**WHAT THE TASK REQUIRES**
Repeat each line of the data exactly as written.

━━ MATERIAL SUPPLIED ━━

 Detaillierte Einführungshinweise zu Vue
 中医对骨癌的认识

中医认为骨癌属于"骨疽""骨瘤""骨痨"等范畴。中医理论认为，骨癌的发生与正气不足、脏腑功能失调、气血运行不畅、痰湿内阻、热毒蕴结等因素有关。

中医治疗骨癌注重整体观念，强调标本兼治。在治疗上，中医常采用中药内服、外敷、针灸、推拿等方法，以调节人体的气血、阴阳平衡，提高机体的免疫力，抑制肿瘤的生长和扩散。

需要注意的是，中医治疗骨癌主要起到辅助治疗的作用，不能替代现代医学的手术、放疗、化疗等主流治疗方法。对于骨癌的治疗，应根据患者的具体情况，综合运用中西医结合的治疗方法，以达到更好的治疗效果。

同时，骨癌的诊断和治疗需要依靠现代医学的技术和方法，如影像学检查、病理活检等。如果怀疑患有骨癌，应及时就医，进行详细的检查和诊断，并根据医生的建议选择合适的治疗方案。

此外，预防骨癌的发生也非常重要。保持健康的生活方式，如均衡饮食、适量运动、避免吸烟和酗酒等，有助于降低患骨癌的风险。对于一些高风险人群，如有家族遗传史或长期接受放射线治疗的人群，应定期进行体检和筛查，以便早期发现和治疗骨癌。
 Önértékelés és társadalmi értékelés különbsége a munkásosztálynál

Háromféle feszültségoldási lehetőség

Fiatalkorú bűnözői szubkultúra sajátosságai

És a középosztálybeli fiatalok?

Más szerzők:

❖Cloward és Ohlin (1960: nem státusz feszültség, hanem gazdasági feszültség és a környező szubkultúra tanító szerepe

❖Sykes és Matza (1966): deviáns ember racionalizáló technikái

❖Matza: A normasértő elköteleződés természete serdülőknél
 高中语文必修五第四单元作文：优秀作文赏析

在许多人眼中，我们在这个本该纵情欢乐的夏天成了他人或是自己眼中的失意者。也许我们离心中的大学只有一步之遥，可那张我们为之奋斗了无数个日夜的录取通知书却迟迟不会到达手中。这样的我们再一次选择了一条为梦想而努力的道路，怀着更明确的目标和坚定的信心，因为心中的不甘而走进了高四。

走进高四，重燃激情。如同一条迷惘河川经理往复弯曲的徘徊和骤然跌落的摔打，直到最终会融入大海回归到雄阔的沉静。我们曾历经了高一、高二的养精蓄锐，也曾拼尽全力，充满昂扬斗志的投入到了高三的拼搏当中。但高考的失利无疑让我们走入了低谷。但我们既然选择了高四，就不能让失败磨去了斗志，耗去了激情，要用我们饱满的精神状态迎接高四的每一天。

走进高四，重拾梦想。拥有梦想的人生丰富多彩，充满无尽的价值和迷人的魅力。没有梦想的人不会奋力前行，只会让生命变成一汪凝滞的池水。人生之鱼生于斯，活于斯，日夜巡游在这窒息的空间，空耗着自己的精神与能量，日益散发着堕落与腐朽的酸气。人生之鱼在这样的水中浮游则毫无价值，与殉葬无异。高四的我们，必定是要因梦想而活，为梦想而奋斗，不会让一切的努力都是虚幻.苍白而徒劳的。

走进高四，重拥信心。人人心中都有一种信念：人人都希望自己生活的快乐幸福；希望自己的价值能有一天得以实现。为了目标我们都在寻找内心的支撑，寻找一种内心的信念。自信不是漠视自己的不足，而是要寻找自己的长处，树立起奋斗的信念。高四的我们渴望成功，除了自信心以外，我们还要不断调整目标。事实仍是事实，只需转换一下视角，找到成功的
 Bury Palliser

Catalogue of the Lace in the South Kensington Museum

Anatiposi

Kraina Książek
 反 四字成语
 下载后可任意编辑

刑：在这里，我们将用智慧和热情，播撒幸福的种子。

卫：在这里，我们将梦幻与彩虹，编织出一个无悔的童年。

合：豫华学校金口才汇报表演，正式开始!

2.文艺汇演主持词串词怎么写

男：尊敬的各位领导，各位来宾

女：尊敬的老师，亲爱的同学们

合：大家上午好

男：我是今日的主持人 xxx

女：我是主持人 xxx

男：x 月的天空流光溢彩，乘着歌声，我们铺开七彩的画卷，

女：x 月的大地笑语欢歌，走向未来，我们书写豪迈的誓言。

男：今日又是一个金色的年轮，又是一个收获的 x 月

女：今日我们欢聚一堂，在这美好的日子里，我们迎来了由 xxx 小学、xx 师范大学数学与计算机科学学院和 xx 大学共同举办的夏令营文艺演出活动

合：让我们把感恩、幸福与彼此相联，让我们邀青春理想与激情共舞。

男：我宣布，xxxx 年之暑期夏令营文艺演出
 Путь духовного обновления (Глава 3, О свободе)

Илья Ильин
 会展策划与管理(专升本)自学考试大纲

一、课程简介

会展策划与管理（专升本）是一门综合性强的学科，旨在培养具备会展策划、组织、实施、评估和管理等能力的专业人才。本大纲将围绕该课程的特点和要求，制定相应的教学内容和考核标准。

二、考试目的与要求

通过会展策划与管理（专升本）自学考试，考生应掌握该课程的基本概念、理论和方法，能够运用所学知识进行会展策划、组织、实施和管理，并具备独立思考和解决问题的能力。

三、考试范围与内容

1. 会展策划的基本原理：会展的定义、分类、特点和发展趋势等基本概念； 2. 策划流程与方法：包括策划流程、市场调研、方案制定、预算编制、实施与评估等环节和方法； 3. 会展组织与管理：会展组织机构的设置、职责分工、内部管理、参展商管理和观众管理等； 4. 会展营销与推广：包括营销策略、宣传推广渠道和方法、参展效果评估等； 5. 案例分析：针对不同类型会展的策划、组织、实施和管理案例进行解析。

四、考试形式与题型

━━━

**SOLVED PROBLEM**
 Detaillierte Einführungshinweise zu Vue
 中医对骨癌的认识

中医认为骨癌属于"骨疽""骨瘤""骨痨"等范畴。中医理论认为，骨癌的发生与正气不足、脏腑功能失调、气血运行不畅、痰湿内阻、热毒蕴结等因素有关。

中医治疗骨癌注重整体观念，强调标本兼治。在治疗上，中医常采用中药内服、外敷、针灸、推拿等方法，以调节人体的气血、阴阳平衡，提高机体的免疫力，抑制肿瘤的生长和扩散。

需要注意的是，中医治疗骨癌主要起到辅助治疗的作用，不能替代现代医学的手术、放疗、化疗等主流治疗方法。对于骨癌的治疗，应根据患者的具体情况，综合运用中西医结合的治疗方法，以达到更好的治疗效果。

同时，骨癌的诊断和治疗需要依靠现代医学的技术和方法，如影像学检查、病理活检等。如果怀疑患有骨癌，应及时就医，进行详细的检查和诊断，并根据医生的建议选择合适的治疗方案。

此外，预防骨癌的发生也非常重要。保持健康的生活方式，如均衡饮食、适量运动、避免吸烟和酗酒等，有助于降低患骨癌的风险。对于一些高风险人群，如有家族遗传史或长期接受放射线治疗的人群，应定期进行体检和筛查，以便早期发现和治疗骨癌。
 Önértékelés és társadalmi értékelés különbsége a munkásosztálynál

Háromféle feszültségoldási lehetőség

Fiatalkorú bűnözői szubkultúra sajátosságai

És a középosztálybeli fiatalok?

Más szerzők:

❖Cloward és Ohlin (1960: nem státusz feszültség, hanem gazdasági feszültség és a környező szubkultúra tanító szerepe

❖Sykes és Matza (1966): deviáns ember racionalizáló technikái

❖Matza: A normasértő elköteleződés természete serdülőknél
 高中语文必修五第四单元作文：优秀作文赏析

在许多人眼中，我们在这个本该纵情欢乐的夏天成了他人或是自己眼中的失意者。也许我们离心中的大学只有一步之遥，可那张我们为之奋斗了无数个日夜的录取通知书却迟迟不会到达手中。这样的我们再一次选择了一条为梦想而努力的道路，怀着更明确的目标和坚定的信心，因为心中的不甘而走进了高四。

走进高四，重燃激情。如同一条迷惘河川经理往复弯曲的徘徊和骤然跌落的摔打，直到最终会融入大海回归到雄阔的沉静。我们曾历经了高一、高二的养精蓄锐，也曾拼尽全力，充满昂扬斗志的投入到了高三的拼搏当中。但高考的失利无疑让我们走入了低谷。但我们既然选择了高四，就不能让失败磨去了斗志，耗去了激情，要用我们饱满的精神状态迎接高四的每一天。

走进高四，重拾梦想。拥有梦想的人生丰富多彩，充满无尽的价值和迷人的魅力。没有梦想的人不会奋力前行，只会让生命变成一汪凝滞的池水。人生之鱼生于斯，活于斯，日夜巡游在这窒息的空间，空耗着自己的精神与能量，日益散发着堕落与腐朽的酸气。人生之鱼在这样的水中浮游则毫无价值，与殉葬无异。高四的我们，必定是要因梦想而活，为梦想而奋斗，不会让一切的努力都是虚幻.苍白而徒劳的。

走进高四，重拥信心。人人心中都有一种信念：人人都希望自己生活的快乐幸福；希望自己的价值能有一天得以实现。为了目标我们都在寻找内心的支撑，寻找一种内心的信念。自信不是漠视自己的不足，而是要寻找自己的长处，树立起奋斗的信念。高四的我们渴望成功，除了自信心以外，我们还要不断调整目标。事实仍是事实，只需转换一下视角，找到成功的
 Bury Palliser

Catalogue of the Lace in the South Kensington Museum

Anatiposi

Kraina Książek
 反 四字成语
 下载后可任意编辑

刑：在这里，我们将用智慧和热情，播撒幸福的种子。

卫：在这里，我们将梦幻与彩虹，编织出一个无悔的童年。

合：豫华学校金口才汇报表演，正式开始!

2.文艺汇演主持词串词怎么写

男：尊敬的各位领导，各位来宾

女：尊敬的老师，亲爱的同学们

合：大家上午好

男：我是今日的主持人 xxx

女：我是主持人 xxx

男：x 月的天空流光溢彩，乘着歌声，我们铺开七彩的画卷，

女：x 月的大地笑语欢歌，走向未来，我们书写豪迈的誓言。

男：今日又是一个金色的年轮，又是一个收获的 x 月

女：今日我们欢聚一堂，在这美好的日子里，我们迎来了由 xxx 小学、xx 师范大学数学与计算机科学学院和 xx 大学共同举办的夏令营文艺演出活动

合：让我们把感恩、幸福与彼此相联，让我们邀青春理想与激情共舞。

男：我宣布，xxxx 年之暑期夏令营文艺演出
 Путь духовного обновления (Глава 3, О свободе)

Илья Ильин
 会展策划与管理(专升本)自学考试大纲

一、课程简介

会展策划与管理（专升本）是一门综合性强的学科，旨在培养具备会展策划、组织、实施、评估和管理等能力的专业人才。本大纲将围绕该课程的特点和要求，制定相应的教学内容和考核标准。

二、考试目的与要求

通过会展策划与管理（专升本）自学考试，考生应掌握该课程的基本概念、理论和方法，能够运用所学知识进行会展策划、组织、实施和管理，并具备独立思考和解决问题的能力。

三、考试范围与内容

1. 会展策划的基本原理：会展的定义、分类、特点和发展趋势等基本概念； 2. 策划流程与方法：包括策划流程、市场调研、方案制定、预算编制、实施与评估等环节和方法； 3. 会展组织与管理：会展组织机构的设置、职责分工、内部管理、参展商管理和观众管理等； 4. 会展营销与推广：包括营销策略、宣传推广渠道和方法、参展效果评估等； 5. 案例分析：针对不同类型会展的策划、组织、实施和管理案例进行解析。

四、考试形式与题型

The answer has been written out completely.